Well. The things we escape from might differ slightly (are cubicles a rock and roll cliché? How about a long line at the grocery store? They probably are.). But Robert Plant reads, and though his jeans were probably too tight to hold a busted up novel in the back pocket, books have colored his music and his life along the way.
Right around the time Led Zeppelin were filling arenas with fans, folks were rediscovering the works of J.R.R. Tolkien in a bit of a renaissance. Somewhere along the way, Plant picked up his copy of The Fellowship of the Ring and his spirit was whisked away to the Misty Mountains forever and ever amen. References began to creep like Sméagol into his lyrics, sometimes explicitly (ummmm Ramble On is all hobbits all the time, and if you believe the Ringwraiths riding in black during The Battle of Evermore could mean any number of things, you and I will have to agree to disagree) and sometimes implicitly (I’m not the first person to believe that Stairway to Heaven is a shortcut to Middle Earth, but this doesn’t seem like the time or place for a convoluted rambling on and on). The landscape of their songs began to change from the beer hall grit of England’s Black Country to the rolling hills and ominous crags of a more mythic place.
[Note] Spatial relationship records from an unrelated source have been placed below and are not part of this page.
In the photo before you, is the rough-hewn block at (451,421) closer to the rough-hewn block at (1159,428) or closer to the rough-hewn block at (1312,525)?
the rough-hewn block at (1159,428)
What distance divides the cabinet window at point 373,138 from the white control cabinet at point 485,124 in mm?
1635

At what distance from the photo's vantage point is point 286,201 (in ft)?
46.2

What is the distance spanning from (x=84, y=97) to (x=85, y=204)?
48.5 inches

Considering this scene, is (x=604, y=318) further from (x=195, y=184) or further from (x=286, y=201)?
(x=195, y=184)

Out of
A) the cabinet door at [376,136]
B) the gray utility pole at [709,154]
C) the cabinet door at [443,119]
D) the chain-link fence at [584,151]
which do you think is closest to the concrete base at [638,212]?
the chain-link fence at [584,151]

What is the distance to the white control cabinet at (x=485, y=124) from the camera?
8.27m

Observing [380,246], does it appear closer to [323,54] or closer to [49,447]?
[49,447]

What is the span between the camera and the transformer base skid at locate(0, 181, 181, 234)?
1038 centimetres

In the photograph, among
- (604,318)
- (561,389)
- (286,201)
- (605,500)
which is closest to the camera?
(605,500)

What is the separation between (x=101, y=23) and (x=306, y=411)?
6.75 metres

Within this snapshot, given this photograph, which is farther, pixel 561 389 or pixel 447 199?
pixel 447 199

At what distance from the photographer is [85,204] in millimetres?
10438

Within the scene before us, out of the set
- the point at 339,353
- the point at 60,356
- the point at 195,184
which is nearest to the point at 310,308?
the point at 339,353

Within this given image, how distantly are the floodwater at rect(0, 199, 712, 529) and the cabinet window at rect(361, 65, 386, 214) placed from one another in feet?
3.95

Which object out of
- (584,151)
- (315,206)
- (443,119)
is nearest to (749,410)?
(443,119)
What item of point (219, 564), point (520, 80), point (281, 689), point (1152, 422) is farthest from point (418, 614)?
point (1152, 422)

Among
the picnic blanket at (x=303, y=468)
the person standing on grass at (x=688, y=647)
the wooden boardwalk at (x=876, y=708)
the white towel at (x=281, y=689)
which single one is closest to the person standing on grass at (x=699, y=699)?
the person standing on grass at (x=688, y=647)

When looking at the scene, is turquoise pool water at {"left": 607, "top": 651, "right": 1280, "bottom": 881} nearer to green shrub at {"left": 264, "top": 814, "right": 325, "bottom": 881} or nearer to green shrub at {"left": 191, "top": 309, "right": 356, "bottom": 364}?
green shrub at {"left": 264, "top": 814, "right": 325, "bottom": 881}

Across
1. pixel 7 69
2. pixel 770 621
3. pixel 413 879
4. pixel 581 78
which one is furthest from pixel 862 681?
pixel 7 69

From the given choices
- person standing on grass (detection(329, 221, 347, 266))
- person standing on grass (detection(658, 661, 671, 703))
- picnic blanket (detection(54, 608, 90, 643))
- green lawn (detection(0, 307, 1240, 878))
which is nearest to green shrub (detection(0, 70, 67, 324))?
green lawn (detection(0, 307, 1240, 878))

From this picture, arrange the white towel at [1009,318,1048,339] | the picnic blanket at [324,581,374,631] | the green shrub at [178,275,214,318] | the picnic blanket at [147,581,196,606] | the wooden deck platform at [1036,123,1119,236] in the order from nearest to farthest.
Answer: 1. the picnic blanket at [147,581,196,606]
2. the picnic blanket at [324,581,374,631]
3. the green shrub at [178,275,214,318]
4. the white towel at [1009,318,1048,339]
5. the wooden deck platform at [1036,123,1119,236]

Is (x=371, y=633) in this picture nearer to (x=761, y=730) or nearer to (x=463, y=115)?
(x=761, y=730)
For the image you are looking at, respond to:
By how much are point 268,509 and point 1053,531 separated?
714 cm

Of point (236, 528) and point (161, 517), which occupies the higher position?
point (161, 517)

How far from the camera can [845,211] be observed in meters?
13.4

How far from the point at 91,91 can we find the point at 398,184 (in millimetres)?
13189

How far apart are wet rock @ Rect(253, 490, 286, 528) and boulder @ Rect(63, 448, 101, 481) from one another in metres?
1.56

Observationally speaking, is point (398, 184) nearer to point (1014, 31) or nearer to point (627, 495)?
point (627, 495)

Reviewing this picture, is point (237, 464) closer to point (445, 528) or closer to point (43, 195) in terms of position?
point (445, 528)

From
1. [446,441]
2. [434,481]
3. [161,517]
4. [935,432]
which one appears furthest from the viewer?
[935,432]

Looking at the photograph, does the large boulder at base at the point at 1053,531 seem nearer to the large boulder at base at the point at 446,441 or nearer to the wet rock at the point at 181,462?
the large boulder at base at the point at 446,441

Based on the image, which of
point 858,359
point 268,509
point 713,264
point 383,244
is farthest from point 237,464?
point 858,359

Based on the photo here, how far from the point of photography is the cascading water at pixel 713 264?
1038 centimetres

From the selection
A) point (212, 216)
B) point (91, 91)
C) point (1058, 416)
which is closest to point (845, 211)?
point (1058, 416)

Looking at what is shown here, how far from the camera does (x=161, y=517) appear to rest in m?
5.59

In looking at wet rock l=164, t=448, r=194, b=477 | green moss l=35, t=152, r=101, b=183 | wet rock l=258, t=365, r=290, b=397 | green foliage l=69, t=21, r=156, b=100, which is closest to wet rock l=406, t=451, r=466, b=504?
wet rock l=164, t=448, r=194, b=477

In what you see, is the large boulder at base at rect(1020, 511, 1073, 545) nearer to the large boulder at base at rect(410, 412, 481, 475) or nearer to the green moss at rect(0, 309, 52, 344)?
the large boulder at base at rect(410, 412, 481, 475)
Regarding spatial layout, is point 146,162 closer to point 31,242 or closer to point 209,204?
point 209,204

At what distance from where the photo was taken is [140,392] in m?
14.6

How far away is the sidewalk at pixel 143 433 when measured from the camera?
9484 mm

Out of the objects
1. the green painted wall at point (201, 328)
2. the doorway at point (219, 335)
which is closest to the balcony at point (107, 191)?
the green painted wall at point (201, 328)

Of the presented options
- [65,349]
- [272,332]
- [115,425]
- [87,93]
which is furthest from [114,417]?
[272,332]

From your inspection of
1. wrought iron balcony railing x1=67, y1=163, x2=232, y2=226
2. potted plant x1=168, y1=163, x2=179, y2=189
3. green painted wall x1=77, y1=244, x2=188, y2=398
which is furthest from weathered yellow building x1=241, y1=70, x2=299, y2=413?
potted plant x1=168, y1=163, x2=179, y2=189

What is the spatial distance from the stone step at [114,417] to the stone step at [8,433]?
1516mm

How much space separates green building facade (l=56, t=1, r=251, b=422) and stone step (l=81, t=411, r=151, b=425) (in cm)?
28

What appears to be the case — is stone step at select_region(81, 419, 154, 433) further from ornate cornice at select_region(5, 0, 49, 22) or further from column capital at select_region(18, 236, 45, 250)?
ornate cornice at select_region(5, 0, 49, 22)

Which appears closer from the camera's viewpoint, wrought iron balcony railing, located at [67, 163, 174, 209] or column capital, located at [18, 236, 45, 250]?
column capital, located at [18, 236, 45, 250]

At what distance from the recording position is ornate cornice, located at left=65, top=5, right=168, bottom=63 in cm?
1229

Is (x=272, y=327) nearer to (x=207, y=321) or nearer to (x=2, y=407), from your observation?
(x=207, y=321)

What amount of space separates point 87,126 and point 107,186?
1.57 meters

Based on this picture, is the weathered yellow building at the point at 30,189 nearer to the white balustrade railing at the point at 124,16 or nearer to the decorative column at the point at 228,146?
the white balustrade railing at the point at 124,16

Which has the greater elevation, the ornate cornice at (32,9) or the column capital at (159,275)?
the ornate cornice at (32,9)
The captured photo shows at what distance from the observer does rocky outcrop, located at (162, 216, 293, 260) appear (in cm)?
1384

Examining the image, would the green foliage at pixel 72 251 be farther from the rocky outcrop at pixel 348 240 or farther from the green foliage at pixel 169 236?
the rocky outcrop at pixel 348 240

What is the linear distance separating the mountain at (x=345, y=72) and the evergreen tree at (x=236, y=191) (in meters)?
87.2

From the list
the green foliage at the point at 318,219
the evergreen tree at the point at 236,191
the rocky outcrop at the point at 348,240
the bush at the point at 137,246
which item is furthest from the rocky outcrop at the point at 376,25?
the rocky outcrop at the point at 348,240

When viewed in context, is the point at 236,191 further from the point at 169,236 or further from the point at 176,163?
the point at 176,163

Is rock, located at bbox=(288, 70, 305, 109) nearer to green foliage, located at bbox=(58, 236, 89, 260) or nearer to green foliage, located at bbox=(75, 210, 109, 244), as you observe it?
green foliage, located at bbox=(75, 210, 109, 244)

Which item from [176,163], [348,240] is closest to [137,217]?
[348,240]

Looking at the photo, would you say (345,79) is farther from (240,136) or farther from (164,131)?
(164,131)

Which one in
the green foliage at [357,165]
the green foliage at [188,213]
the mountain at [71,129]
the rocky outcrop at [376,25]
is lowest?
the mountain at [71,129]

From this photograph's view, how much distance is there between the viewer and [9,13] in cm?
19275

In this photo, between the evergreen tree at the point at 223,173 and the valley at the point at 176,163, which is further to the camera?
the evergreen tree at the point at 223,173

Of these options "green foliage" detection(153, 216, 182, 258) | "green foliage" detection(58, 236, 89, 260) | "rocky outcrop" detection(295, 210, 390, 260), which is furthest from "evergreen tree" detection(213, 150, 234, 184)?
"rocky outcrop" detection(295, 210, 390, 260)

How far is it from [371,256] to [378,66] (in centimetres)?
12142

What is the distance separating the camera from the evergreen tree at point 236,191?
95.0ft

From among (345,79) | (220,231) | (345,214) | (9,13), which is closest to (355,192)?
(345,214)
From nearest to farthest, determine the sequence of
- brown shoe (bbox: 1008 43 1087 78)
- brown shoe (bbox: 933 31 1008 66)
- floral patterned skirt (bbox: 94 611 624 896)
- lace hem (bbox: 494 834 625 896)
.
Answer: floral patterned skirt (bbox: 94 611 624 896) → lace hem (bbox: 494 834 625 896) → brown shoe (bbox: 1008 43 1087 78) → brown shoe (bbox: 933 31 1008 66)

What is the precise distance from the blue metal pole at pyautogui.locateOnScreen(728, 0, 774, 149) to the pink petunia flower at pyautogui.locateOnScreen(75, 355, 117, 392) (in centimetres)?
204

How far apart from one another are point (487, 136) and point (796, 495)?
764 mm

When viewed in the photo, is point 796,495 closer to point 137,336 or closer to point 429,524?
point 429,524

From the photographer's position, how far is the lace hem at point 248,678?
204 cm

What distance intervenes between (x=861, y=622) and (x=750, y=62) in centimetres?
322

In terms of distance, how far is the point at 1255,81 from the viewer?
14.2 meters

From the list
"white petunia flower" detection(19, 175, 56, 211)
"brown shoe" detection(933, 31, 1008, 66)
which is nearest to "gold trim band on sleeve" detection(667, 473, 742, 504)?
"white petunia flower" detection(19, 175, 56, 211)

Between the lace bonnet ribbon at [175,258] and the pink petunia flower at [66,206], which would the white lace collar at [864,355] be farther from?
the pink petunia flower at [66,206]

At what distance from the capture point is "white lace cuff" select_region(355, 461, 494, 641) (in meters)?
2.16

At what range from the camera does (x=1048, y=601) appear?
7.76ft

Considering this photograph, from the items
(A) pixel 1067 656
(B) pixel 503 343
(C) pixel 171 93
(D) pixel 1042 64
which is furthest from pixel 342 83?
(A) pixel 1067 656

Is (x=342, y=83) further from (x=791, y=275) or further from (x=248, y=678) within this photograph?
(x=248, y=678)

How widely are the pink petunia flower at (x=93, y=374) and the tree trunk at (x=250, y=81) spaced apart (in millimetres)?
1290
Another far away place eventually caught Robert’s eye and imagination: The United States. Though its history and myths contain fewer halflings, Robert Plant swooned over its musical and cultural roots. One does not have to trace the American family tree far to find the history of American Indians and many cultures that were appropriated, distorted, and slapped onto TV and movies right around the time Plant was growing up. His curiosity and hunger to know the true story that lies beneath the 1950s veneer led him to a book that provided an entry point. It was Neither Wolf Nor Dog .
The book recounts the journey of author Kent Nerburn as he travels into Indian Country of the Dakotas to work with an elder looking to turn his thoughts into a book. (It recently became a film, as it happens.) While many critical things can be fairly said of the old chestnut that is a white hero’s journey among people of color, the book reaches for a more respectful and honest perspective of a visitor who is moved and changed by an encounter. It spoke to many; it spoke to Led Zeppelin’s frontman. In fact, it so moved him that he penned the foreword to a recent UK edition of the book.
Say what you want about rock and roll, but in my heart of hearts it’s a kissing kindred of literature. The two often cross-pollinate, and if you’re not picturing Robert Plant in a bee costume reminiscent of a Blind Melon music video then I have failed thunderously.